[Excerpt to read]
————————
Package spynner :: Module browser :: Class Browser
[frames] | no frames]

Class Browser

Stateful programmatic web browser class based upon QtWebKit.

>>> browser = Browser()
>>> browser.load("http://www.wordreference.com")
>>> browser.runjs("console.log('I can run Javascript!')")
>>> browser.runjs("_jQuery('div').css('border', 'solid red')") # and jQuery!
>>> browser.select("#esen")
>>> browser.fill("input[name=enit]", "hola")
>>> browser.click("input[name=b]", wait_load=True)
>>> print browser.url, len(browser.html)
>>> browser.close()
Instance Methods
 
__init__(self, qappargs=None, debug_level=None)
Init a Browser instance.
    Basic interaction with browser
 
load(self, url)
Load a web page and return status (a boolean).
 
click(self, selector, wait_load=False, wait_requests=None, timeout=None)
Click any clickable element in page.
 
click_link(self, selector, timeout=None)
Click a link and wait for the page to load.
 
click_ajax(self, selector, wait_requests=1, timeout=None)
Click a AJAX link and wait for the request to finish.
 
wait_load(self, timeout=None)
Wait until the page is loaded.
 
wait(self, waittime)
Wait some time.
 
close(self)
Close Browser instance and release resources.
    Webview
 
create_webview(self, show=False)
Create a QWebView object and insert current QWebPage.
 
destroy_webview(self)
Destroy current QWebView.
 
show(self)
Show webview browser.
 
hide(self)
Hide webview browser.
 
browse(self)
Let the user browse the current page (infinite loop).
    Form manipulation
 
fill(self, selector, value)
Fill an input text with a string value using a jQuery selector.
 
check(self, selector)
Check an input checkbox using a jQuery selector.
 
uncheck(self, selector)
Uncheck input checkbox using a jQuery selector
 
choose(self, selector)
Choose a radio input using a jQuery selector.
 
select(self, selector)
Choose a option in a select using a jQuery selector.
 
submit(self, selector, timeout=None)
Click a link and wait for the page to load.
    Javascript
 
runjs(self, jscode, debug=True)
Inject Javascript code into the current context of page.
 
set_javascript_confirm_callback(self, callback)
Set function callback for Javascript confirm pop-ups.
 
set_javascript_prompt_callback(self, callback)
Set function callback for Javascript prompt.
    Cookies
 
get_cookies(self)
Return string containing the current cookies in Mozilla format.
 
set_cookies(self, string_cookies)
Set cookies from a string with Mozilla-format cookies.
    Download files
 
download(self, url, outfd=None)
Download a given URL using current cookies.
————————
[Information shown]
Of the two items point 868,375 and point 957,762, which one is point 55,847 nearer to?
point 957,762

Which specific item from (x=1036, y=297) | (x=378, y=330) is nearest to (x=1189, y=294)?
————————
[Objective 1] What does the spynner Browser class documentation say, summed up in two sentences?
[Objective 2] Can you pick up the spynner Browser class documentation after its final sentence and keep it going?
None of the lines are needed here.

[Task response 1] The spynner Browser class is a stateful programmatic web browser based on QtWebKit, shown in an example that loads a page, runs JavaScript and jQuery, fills in a form field, clicks a button and closes the browser. Its instance methods handle basic interaction, the webview, form manipulation, JavaScript, cookies and file downloads.

[Task response 2]
    HTML and tag soup parsing
 
set_html_parser(self, parser)
Set HTML parser used to generate the HTML soup.
 
html_contains(self, regexp)
Return True if current HTML contains a given regular expression.
    HTTP Authentication
 
set_http_authentication_callback(self, callback)
Set HTTP authentication request callback.
    Miscellaneous
 
snapshot(self, box=None, format=5)
Take an image snapshot of the current frame.
 
get_url_from_path(self, path)
Return the URL for a given path using the current URL as base.
 
set_url_filter(self, url_filter)
Set function callback to filter URL.
Instance Variables
  ignore_ssl_errors = True
If True, ignore SSL certificate errors.
  user_agent = None
User agent for requests (see QWebPage::userAgentForUrl for details)
  jslib = '_jQuery'
Library name for jQuery library injected by default to pages.
  download_directory = '.'
Directory where downloaded files will be stored.
  debug_stream = sys.stderr
File-like stream where debug output will be written.
  debug_level = 0
Debug verbose level (ERROR, WARNING, INFO or DEBUG).
  event_looptime = 0.01
Event loop dispatcher loop delay (seconds).
  application
PyQt4.QtGui.Qapplication object.
  webpage
PyQt4.QtWebKit.QWebPage object.
  webframe
PyQt4.QtWebKit.QWebFrame main webframe object.
  webview
PyQt4.QtWebKit.QWebView object.
  manager
PyQt4.QtNetwork.QTNetworkAccessManager object.
  cookiesjar
PyQt4.QtNetwork.QNetworkCookieJar object.
Properties
  url
Current URL.
  html
Rendered HTML in current page.
  soup
HTML soup (see set_html_parser).
Method Details

__init__(self, qappargs=None, debug_level=None)
(Constructor)

 

Init a Browser instance.

Parameters:
  • qappargs - Arguments for QApplication constructor.
  • debug_level - Debug level logging (ERROR by default)

click(self, selector, wait_load=False, wait_requests=None, timeout=None)

 

Click any clickable element in page.

@param selector: jQuery selector.
@param wait_load: If True, it will wait until a new page is loaded.
@param timeout: Seconds to wait for the page to load before 
                               raising an exception.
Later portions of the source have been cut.